# Help Removing Bottom Cover



## Mike2 (Jul 14, 2006)

Hello,

I was wondering if anyone has removed what appears to be the one-piece cover on a 2010 Outback 270 BH. This is held by bolts but there are lines, axles and other stuff the cross it.

I have a small leak coming from somewhere behind the cover and I need to remove it to fix it.
The leak is somewhere between the point when the drain pipe from the kitchen sink exits the cover and I imagine the waste tank. This is not going to be pretty. Hopefully, it is not the black water tank.

Thanks,

Mike
P.S. The trailer is 6 months passed the 1 year warranty so I am assuming that Keystone won't cover this.


----------



## CamperAndy (Aug 26, 2004)

Hopefully you do not have to remove the entire belly, just remove the side opposite the drain pipe, only remove enough to shine a flash light to see if you can isolate a drip. Then you may be able to just cut an access hole where you need to do the patch.


----------



## duggy (Mar 17, 2010)

X2 on what Andy said. The cover is held by the bolts you see, but there is also some kind of sealant or adhesive. If you undo a few bolts in the area you want to inspect, you can work the cover loose from the frame with a putty knife or wide screwdriver. I've lowered a couple spots on mine, to take a look, and buttoned it up when I was done. You'd never know I was in there.


----------



## Chuggs (Jun 8, 2010)

Water can travel under there...so it's really difficult to tell where it's coming from just by seeing where it's coming out.

I usually have some water trapped in there that eventually makes it out when I've been driving w/ the Outback in the rain.

If you have access to a dump at home...dump all tanks... Fill the tank you feel most likely to be the culprit...and see if it's confirmed by water pouring out.

If it's not...go to the next closest, etc...

When you've confirmed 1) You actually have a leak, and 2) The location of the leaking tank... Then peel back the liner as needed to access and repair.

Use caution...I find that Keystone just lays wires all over inside there.

If you can...leave the leading edge sealed...as it will prevent the slipstream from ripping the wrapping off the bottom while driving down the highway, hopefully...


----------



## Ralph & Brenda Miller (May 1, 2007)

Mike2 said:


> Hello,
> 
> I was wondering if anyone has removed what appears to be the one-piece cover on a 2010 Outback 270 BH. This is held by bolts but there are lines, axles and other stuff the cross it.
> 
> ...


Mike...

I don't know if this is helpful or not, but we have a 2003 26RS, and water started leaking out of the underbelly. Upon investigating, the water looked clear, and we found the water line (from the city water connection to the pump sprung a leak). We could see it by looking at city water connection from the inside.

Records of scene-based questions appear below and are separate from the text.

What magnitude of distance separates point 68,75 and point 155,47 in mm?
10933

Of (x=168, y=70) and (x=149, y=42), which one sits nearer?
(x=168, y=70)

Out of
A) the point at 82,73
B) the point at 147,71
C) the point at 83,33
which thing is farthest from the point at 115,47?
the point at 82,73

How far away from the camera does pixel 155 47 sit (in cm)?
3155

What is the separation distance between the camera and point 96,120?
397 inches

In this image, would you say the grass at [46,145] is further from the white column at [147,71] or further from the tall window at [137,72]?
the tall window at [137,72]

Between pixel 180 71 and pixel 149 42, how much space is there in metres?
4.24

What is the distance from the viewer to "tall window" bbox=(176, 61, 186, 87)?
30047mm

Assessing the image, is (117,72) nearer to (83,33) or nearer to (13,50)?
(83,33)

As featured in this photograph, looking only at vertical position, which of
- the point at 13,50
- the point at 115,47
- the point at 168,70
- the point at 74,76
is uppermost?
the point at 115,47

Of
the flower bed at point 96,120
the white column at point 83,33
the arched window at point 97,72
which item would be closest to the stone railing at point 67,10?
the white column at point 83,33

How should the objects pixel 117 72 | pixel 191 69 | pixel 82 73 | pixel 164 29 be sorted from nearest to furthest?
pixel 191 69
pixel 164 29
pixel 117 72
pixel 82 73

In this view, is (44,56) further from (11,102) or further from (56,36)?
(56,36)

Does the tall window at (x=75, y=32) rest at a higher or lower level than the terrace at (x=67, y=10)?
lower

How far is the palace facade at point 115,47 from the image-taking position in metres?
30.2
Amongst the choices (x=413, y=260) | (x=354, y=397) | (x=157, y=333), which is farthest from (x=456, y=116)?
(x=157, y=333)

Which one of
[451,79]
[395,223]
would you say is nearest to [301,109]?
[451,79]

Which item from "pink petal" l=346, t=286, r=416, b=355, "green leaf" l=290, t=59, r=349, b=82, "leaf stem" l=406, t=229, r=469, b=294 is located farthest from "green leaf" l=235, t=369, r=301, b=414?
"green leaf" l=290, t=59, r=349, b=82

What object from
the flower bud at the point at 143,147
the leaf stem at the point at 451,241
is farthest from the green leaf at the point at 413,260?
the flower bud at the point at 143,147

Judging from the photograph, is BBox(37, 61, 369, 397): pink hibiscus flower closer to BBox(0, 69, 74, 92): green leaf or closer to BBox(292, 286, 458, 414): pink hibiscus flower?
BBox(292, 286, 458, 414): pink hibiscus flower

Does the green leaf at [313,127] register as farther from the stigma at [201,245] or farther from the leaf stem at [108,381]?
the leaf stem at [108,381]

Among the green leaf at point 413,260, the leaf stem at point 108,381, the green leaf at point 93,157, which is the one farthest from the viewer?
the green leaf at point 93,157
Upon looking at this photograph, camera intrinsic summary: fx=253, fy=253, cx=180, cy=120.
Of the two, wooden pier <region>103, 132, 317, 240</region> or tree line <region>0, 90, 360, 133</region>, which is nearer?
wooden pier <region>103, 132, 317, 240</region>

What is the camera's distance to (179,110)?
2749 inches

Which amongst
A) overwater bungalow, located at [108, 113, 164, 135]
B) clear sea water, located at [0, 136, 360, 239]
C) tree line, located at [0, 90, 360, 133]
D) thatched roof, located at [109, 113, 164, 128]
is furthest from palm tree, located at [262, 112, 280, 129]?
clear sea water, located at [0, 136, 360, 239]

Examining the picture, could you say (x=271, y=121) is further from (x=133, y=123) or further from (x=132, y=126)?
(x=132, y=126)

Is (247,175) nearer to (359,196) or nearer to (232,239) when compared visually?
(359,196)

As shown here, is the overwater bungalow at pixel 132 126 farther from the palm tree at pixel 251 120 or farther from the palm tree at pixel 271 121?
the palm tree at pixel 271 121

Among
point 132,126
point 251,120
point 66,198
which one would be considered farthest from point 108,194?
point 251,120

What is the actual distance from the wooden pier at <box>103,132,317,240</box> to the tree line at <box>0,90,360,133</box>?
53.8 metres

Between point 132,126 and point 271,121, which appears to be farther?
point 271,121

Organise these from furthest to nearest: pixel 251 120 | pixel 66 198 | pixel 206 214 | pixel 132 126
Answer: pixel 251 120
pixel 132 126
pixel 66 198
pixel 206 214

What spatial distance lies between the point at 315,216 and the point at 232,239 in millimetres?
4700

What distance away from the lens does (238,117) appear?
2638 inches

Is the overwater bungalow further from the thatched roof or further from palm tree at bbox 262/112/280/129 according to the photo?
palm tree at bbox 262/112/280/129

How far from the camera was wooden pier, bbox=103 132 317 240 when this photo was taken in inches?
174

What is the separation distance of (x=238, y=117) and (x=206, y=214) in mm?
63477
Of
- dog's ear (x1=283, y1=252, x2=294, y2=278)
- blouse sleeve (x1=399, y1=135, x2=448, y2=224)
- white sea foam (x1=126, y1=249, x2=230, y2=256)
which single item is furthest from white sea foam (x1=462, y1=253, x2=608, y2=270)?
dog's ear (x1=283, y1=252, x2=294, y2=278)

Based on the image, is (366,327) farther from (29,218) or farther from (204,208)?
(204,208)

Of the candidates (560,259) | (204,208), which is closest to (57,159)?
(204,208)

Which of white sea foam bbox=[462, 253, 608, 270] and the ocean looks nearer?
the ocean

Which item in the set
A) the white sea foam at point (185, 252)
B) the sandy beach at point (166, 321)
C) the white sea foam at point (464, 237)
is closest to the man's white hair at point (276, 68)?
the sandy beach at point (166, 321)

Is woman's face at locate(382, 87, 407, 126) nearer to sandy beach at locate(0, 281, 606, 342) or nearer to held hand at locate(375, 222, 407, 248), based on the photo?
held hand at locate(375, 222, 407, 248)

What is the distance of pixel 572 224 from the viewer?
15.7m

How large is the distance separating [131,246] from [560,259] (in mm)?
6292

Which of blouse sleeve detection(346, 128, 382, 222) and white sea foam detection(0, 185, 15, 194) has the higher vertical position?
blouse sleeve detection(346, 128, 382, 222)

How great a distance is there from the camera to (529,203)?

We replaced the hose, and no more leak. I don't know if that's where your leak is coming from, but if so it's an easy fix.

Ralph Miller


----------



## Mike2 (Jul 14, 2006)

Thanks everyone.

Since this only happens w/ city water, I am going to wait until it cools off a bit here in Phx to fix this.
Ralph, I already fixed a leak next to the water pump. What a chore that was!

This is my second leak in a 2010 Outback. We have been mostly dry camping so we have not noticed this problem. It appears as if Keystone did not do a good job testing for leaks before putting that cover on.

Mike


----------